Никита равнодушно наблюдал за суетой усаживания бодрых путешественниц, машинально отметил, что стюардесса неплохо говорит по-английски.

Она перехватила Никитин взгляд, смущенно улыбнулась — в это время одна из экспансивных авиастарушек что-то такое прикрепляла ей на грудь, какой-то круглый значок, величиной с небольшое блюдце.

Никита отвернулся.


Снова выплеснулся в памяти весенний Алиабад — пропитанный, перенасыщенный солнцем и запахами свежей, новорожденной листвы.
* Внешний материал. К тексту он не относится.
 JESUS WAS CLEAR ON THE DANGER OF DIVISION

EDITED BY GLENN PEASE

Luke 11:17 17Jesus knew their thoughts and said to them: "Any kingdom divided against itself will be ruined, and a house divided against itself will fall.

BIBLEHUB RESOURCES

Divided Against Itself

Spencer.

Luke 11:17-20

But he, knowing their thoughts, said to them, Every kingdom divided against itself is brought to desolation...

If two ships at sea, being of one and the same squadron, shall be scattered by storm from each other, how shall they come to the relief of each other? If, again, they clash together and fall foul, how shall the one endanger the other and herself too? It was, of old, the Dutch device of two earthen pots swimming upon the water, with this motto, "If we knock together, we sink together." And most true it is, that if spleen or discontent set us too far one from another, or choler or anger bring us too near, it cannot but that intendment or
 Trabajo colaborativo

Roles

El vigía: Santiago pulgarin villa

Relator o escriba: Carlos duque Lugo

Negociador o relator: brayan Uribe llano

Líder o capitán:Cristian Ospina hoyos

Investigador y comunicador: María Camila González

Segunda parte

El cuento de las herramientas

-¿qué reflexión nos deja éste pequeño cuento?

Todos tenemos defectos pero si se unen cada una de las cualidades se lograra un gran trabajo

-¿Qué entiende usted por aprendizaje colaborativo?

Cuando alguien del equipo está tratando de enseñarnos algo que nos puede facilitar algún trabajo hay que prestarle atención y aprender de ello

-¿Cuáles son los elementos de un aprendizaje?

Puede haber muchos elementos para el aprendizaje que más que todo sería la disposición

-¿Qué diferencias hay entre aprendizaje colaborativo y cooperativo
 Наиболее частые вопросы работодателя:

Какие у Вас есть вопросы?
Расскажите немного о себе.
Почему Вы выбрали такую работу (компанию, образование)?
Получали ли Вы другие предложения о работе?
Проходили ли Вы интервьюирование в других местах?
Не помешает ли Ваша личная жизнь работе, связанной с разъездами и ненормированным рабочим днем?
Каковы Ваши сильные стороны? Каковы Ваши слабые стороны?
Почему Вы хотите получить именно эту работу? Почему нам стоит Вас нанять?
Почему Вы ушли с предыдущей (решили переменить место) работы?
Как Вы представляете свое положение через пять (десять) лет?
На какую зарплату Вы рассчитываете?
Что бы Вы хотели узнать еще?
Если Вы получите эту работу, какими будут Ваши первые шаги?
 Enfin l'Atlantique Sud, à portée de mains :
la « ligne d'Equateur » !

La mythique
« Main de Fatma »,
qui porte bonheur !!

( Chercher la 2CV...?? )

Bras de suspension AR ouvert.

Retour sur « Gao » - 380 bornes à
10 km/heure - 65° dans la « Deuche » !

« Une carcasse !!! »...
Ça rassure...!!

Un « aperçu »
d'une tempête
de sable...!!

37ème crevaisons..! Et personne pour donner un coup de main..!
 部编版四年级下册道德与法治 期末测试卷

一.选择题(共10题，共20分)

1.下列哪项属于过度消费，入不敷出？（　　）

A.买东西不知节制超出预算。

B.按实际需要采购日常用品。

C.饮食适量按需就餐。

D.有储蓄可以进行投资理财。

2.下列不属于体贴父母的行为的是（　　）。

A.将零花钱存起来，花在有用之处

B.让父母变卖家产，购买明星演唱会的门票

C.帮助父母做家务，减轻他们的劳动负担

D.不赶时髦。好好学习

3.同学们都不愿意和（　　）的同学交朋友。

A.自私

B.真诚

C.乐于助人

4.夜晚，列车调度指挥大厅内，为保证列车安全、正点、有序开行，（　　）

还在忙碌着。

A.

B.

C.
Город, который видел сейчас Никита, был более реален, чем настоящий, и в этом была какая-то странность, тревожная и раздражающая.

В который уже раз Никита перебирал тот день по минутам, шаг за шагом, слово за словом.

Будто что-то мог изменить… Колесо не поворачивается вспять, часы тикают, стрелка бежит слева направо…

Дрожали на тротуарах нежные тени акаций — сквозные, замысловатые, как кружева. На Тане было свободное, скрадывающее изменившуюся фигуру, светлое платье, походка ее стала осторожной и плавной, будто она несла на голове наполненный до краев хрустальный сосуд. И была она такой молодой, свежей и тонколицей, что встречные издали начинали улыбаться ей, а потом долю еще оборачивались и глядели вслед.

Таню смущали эти взгляды. Она коротко взглядывала на Никиту, прихваченные первым весенним загаром щеки чуточку краснели.

— Что это они? — спросила Таня.

— Потому что — м-м-м! — Никита поцеловал сложенные щепотью пальцы. — Пэрсик!